- Work instructions -
Transcribe every line, keeping it exact.

- Source material -
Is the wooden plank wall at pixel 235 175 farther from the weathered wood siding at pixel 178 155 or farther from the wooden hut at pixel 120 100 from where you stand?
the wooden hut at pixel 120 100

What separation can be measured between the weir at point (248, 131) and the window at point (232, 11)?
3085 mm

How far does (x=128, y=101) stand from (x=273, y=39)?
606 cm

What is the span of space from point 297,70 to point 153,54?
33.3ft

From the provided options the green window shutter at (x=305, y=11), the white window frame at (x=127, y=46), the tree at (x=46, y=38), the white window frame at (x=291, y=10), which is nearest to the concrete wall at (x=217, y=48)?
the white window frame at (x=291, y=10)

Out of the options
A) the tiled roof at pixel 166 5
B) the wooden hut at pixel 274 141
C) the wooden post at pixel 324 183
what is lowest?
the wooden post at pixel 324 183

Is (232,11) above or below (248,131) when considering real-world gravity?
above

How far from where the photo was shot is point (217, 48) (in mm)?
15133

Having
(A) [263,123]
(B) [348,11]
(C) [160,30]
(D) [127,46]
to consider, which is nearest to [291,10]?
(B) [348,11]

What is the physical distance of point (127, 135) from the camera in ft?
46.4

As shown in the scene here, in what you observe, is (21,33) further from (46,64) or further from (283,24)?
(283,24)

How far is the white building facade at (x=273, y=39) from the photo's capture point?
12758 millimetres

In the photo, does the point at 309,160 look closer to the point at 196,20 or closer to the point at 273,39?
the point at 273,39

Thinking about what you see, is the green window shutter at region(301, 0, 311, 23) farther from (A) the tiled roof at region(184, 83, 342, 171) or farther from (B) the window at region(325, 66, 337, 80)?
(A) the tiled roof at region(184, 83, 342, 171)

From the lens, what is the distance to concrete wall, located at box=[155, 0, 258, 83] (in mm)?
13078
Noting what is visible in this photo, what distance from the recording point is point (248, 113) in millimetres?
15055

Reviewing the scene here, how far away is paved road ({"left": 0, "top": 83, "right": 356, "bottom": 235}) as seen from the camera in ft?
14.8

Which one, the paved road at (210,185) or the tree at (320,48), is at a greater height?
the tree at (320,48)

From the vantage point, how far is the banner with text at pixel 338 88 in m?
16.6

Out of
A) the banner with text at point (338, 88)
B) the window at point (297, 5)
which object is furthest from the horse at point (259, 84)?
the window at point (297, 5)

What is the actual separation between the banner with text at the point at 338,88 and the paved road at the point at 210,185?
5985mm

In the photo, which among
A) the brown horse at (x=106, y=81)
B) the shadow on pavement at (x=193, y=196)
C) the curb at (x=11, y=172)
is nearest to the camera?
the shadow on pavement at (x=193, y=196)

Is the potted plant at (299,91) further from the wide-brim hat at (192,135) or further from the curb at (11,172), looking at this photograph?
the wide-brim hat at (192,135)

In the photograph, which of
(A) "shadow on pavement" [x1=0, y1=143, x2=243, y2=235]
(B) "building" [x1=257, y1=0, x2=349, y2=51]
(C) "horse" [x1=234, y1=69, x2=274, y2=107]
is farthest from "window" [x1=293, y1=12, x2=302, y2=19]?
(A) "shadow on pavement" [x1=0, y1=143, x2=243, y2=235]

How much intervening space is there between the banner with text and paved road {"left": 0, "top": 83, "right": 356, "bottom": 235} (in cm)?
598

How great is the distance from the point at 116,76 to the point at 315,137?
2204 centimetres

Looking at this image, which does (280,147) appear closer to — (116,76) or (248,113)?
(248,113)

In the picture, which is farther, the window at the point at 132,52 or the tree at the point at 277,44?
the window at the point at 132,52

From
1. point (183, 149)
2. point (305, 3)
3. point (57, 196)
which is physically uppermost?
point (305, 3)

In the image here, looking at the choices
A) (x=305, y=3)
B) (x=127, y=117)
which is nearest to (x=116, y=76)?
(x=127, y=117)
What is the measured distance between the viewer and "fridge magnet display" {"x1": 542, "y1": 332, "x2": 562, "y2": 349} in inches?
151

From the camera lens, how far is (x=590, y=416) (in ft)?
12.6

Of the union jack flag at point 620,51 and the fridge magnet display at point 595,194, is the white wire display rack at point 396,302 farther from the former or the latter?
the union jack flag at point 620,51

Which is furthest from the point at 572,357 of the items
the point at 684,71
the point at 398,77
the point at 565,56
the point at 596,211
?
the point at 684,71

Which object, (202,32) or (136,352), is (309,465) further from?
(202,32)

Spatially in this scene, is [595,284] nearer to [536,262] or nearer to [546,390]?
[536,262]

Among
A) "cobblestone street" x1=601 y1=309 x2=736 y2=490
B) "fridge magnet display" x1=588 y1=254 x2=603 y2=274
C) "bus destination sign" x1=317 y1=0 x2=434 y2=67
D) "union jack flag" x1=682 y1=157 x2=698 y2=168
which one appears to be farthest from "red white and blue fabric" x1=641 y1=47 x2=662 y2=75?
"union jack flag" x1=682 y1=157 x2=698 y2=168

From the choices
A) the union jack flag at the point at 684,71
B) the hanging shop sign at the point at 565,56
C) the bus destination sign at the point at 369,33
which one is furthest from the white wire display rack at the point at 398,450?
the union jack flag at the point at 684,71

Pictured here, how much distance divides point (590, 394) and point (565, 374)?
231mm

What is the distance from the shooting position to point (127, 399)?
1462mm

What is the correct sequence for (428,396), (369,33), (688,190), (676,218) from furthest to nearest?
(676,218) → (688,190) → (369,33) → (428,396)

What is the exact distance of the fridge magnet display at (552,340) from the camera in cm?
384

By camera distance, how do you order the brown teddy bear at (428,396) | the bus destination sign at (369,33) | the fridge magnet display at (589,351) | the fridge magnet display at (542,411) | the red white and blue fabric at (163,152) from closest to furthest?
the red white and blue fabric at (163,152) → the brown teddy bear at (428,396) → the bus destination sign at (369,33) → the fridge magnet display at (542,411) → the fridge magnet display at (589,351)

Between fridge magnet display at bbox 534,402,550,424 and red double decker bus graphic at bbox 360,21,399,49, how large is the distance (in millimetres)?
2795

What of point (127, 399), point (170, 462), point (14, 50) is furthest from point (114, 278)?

- Task solution -
Is the wooden plank wall at pixel 235 175 farther from the weathered wood siding at pixel 178 155 or farther from the wooden hut at pixel 120 100 from where you stand?
the wooden hut at pixel 120 100

What separation can be measured between the weir at point (248, 131) and the window at point (232, 11)?
3085 mm

How far does (x=128, y=101) stand from (x=273, y=39)?
606 cm

What is the span of space from point 297,70 to point 153,54?
33.3ft

From the provided options the green window shutter at (x=305, y=11), the white window frame at (x=127, y=46), the tree at (x=46, y=38), the white window frame at (x=291, y=10), which is nearest to the concrete wall at (x=217, y=48)?
the white window frame at (x=291, y=10)

Out of the options
A) the tiled roof at pixel 166 5
B) the wooden hut at pixel 274 141
C) the wooden post at pixel 324 183
what is lowest?
the wooden post at pixel 324 183

Is (232,11) above or below (248,131) when considering real-world gravity?
above

How far from where the photo was shot is point (217, 48) (in mm)?
15133

Having
(A) [263,123]
(B) [348,11]
(C) [160,30]
(D) [127,46]
to consider, which is nearest to [291,10]?
(B) [348,11]

What is the physical distance of point (127, 135) from the camera in ft?
46.4

As shown in the scene here, in what you observe, is (21,33) further from (46,64) or further from (283,24)?
(283,24)

How far is the white building facade at (x=273, y=39) from the photo's capture point?
12758 millimetres

In the photo, does the point at 309,160 look closer to the point at 196,20 or closer to the point at 273,39?
the point at 273,39

Thinking about what you see, is the green window shutter at region(301, 0, 311, 23) farther from (A) the tiled roof at region(184, 83, 342, 171) or farther from (B) the window at region(325, 66, 337, 80)?
(A) the tiled roof at region(184, 83, 342, 171)

From the lens, what is the distance to concrete wall, located at box=[155, 0, 258, 83] (in mm)?
13078
Noting what is visible in this photo, what distance from the recording point is point (248, 113) in millimetres?
15055

Reviewing the scene here, how far away is paved road ({"left": 0, "top": 83, "right": 356, "bottom": 235}) as seen from the camera in ft?
14.8

Which one, the paved road at (210,185) or the tree at (320,48), is at a greater height?
the tree at (320,48)

From the vantage point, how far is the banner with text at pixel 338 88 in m?
16.6

Out of
A) the banner with text at point (338, 88)
B) the window at point (297, 5)
which object is furthest from the horse at point (259, 84)?
the window at point (297, 5)

What is the actual separation between the banner with text at the point at 338,88 and the paved road at the point at 210,185?
5985mm

In the photo, which among
A) the brown horse at (x=106, y=81)
B) the shadow on pavement at (x=193, y=196)
C) the curb at (x=11, y=172)
is nearest to the camera?
the shadow on pavement at (x=193, y=196)

Is the potted plant at (299,91) further from the wide-brim hat at (192,135) or further from the curb at (11,172), looking at this photograph?
the wide-brim hat at (192,135)

In the photograph, which of
(A) "shadow on pavement" [x1=0, y1=143, x2=243, y2=235]
(B) "building" [x1=257, y1=0, x2=349, y2=51]
(C) "horse" [x1=234, y1=69, x2=274, y2=107]
is farthest from "window" [x1=293, y1=12, x2=302, y2=19]?
(A) "shadow on pavement" [x1=0, y1=143, x2=243, y2=235]

How much intervening space is there between the banner with text and paved road {"left": 0, "top": 83, "right": 356, "bottom": 235} (in cm)?
598

How great is the distance from the point at 116,76 to the point at 315,137?
2204 centimetres

Looking at this image, which does (280,147) appear closer to — (116,76) or (248,113)?
(248,113)

In the picture, which is farther, the window at the point at 132,52 or the tree at the point at 277,44?
the window at the point at 132,52

From
1. point (183, 149)
2. point (305, 3)
3. point (57, 196)
which is physically uppermost?
point (305, 3)

In the image here, looking at the choices
A) (x=305, y=3)
B) (x=127, y=117)
which is nearest to (x=116, y=76)?
(x=127, y=117)
What is the measured distance between the viewer and "fridge magnet display" {"x1": 542, "y1": 332, "x2": 562, "y2": 349} in inches?
151

From the camera lens, how far is (x=590, y=416) (in ft)?
12.6

Of the union jack flag at point 620,51 and the fridge magnet display at point 595,194, is the white wire display rack at point 396,302 farther from the former or the latter?
the union jack flag at point 620,51

Which is furthest from the point at 572,357 of the items
the point at 684,71
the point at 398,77
the point at 565,56
the point at 596,211
?
the point at 684,71

Which object, (202,32) or (136,352), is (309,465) further from?
(202,32)

Spatially in this scene, is [595,284] nearer to [536,262] or nearer to [546,390]?
[536,262]

Among
A) "cobblestone street" x1=601 y1=309 x2=736 y2=490
B) "fridge magnet display" x1=588 y1=254 x2=603 y2=274
C) "bus destination sign" x1=317 y1=0 x2=434 y2=67
D) "union jack flag" x1=682 y1=157 x2=698 y2=168
which one appears to be farthest from "red white and blue fabric" x1=641 y1=47 x2=662 y2=75?
"union jack flag" x1=682 y1=157 x2=698 y2=168

From the choices
A) the union jack flag at the point at 684,71
B) the hanging shop sign at the point at 565,56
C) the bus destination sign at the point at 369,33
which one is furthest from the white wire display rack at the point at 398,450?
the union jack flag at the point at 684,71

Pictured here, how much distance divides point (590, 394) and point (565, 374)?
231mm

What is the distance from the shooting position to point (127, 399)?
1462mm

What is the correct sequence for (428,396), (369,33), (688,190), (676,218) from furthest to nearest?
(676,218) → (688,190) → (369,33) → (428,396)

What is the exact distance of the fridge magnet display at (552,340) from the camera in cm?
384

By camera distance, how do you order the brown teddy bear at (428,396) | the bus destination sign at (369,33) | the fridge magnet display at (589,351) | the fridge magnet display at (542,411) | the red white and blue fabric at (163,152) from closest to furthest?
the red white and blue fabric at (163,152) → the brown teddy bear at (428,396) → the bus destination sign at (369,33) → the fridge magnet display at (542,411) → the fridge magnet display at (589,351)

Between fridge magnet display at bbox 534,402,550,424 and red double decker bus graphic at bbox 360,21,399,49, how large is the distance (in millimetres)?
2795

What of point (127, 399), point (170, 462), point (14, 50) is furthest from point (114, 278)?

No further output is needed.